The most divided government in decades, and the most childish ever, will soon have an opportunity to thrash out Britain's destiny around the cabinet table. A fly on the wall might find it hard to keep up with though, if their past record is anything to go by. There are just about as many “visions” or nightmares and chimeras being canvassed as there are members of the Cabinet itself. More than a few of them have more than one eye on their leadership prospects, indulging in the most contrived and unlikely alliances in order to secure some marginal advantage for themselves in a contest the timing of which could measure in weeks or years.
Across the Channel, the EU Commission will brief the remaining 27 member states of the EU about what the UK-EU agreement means so far as they are concerned.

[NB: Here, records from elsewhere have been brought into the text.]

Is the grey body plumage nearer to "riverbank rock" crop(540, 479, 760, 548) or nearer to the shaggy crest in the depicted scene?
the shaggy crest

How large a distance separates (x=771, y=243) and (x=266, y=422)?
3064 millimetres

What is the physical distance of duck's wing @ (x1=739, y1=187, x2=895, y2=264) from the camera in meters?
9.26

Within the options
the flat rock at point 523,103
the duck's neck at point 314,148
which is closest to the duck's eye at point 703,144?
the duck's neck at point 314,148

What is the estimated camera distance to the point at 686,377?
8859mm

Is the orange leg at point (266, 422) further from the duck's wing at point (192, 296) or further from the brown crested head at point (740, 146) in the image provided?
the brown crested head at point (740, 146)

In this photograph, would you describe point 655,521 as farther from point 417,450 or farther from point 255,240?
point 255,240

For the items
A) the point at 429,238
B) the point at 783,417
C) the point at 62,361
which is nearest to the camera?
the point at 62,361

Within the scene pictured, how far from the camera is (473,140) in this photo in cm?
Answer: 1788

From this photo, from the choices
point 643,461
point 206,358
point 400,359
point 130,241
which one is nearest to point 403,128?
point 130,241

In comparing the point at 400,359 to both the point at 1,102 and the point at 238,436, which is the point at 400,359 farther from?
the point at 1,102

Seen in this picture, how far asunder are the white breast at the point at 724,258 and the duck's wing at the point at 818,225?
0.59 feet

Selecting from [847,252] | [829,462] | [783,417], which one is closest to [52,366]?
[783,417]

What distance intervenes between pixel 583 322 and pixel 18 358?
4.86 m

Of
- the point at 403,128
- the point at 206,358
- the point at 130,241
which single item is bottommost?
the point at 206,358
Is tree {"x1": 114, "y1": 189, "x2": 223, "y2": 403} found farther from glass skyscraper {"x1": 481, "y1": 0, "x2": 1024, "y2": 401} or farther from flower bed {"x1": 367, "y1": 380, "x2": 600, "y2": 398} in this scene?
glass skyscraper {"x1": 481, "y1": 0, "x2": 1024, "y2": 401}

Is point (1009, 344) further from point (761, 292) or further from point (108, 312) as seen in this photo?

It is as certain as the wine list arriving promptly at Mr Juncker’s dinner table that it will be significantly different to the way the British have been spinning it. Both sides are too invested in the document to watch it slide into ridicule and disarray, but the contradictions will be apparent. The arguments about the Irish border, the divorce bill, the transition period and even EU and UK citizens’ rights are far from over.
What might we expect at the end of all this? The dismal answer is that even if the British Cabinet came up with some sharply defined picture of the post-Brexit future, achieving it is hardly a matter for them alone. As we have discovered all too often in recent months, the UK’s destiny lies at least as much in the hands of Jean-Claude Juncker, Donald Tusk and Michel Barnier, and the 27 governments behind them, as it does in those of the British Government.
The fact that the whole Brexit process could be seriously and embarrassingly stalled after interventions by the Irish Prime Minister and the leader of the Democratic Unionist Party demonstrates just how far away Theresa May is from “leading” Britain anywhere, strong and stable or not.
In the next few days, as in the past 18 months or so, and indeed much further back in history, we will be treated once again to a variation on a familiar theme – the “deep and special partnership” recipe – the British preference for a “cake and eat it” deal from the EU – all the trade and economic advantages but with few disadvantages (beyond, possibly, paying some cash into the EU budget) and certainly not the bother of freedom of movement of labour. The British will, again, simultaneously wish to enjoy the benefits of the EU and ignore the more irksome obligations of membership. The British have been asking for this, on and off, ever since the first application went in in 1961, and the answer has always come back from across the Channel just the same: “Non”. No creative ambiguity there.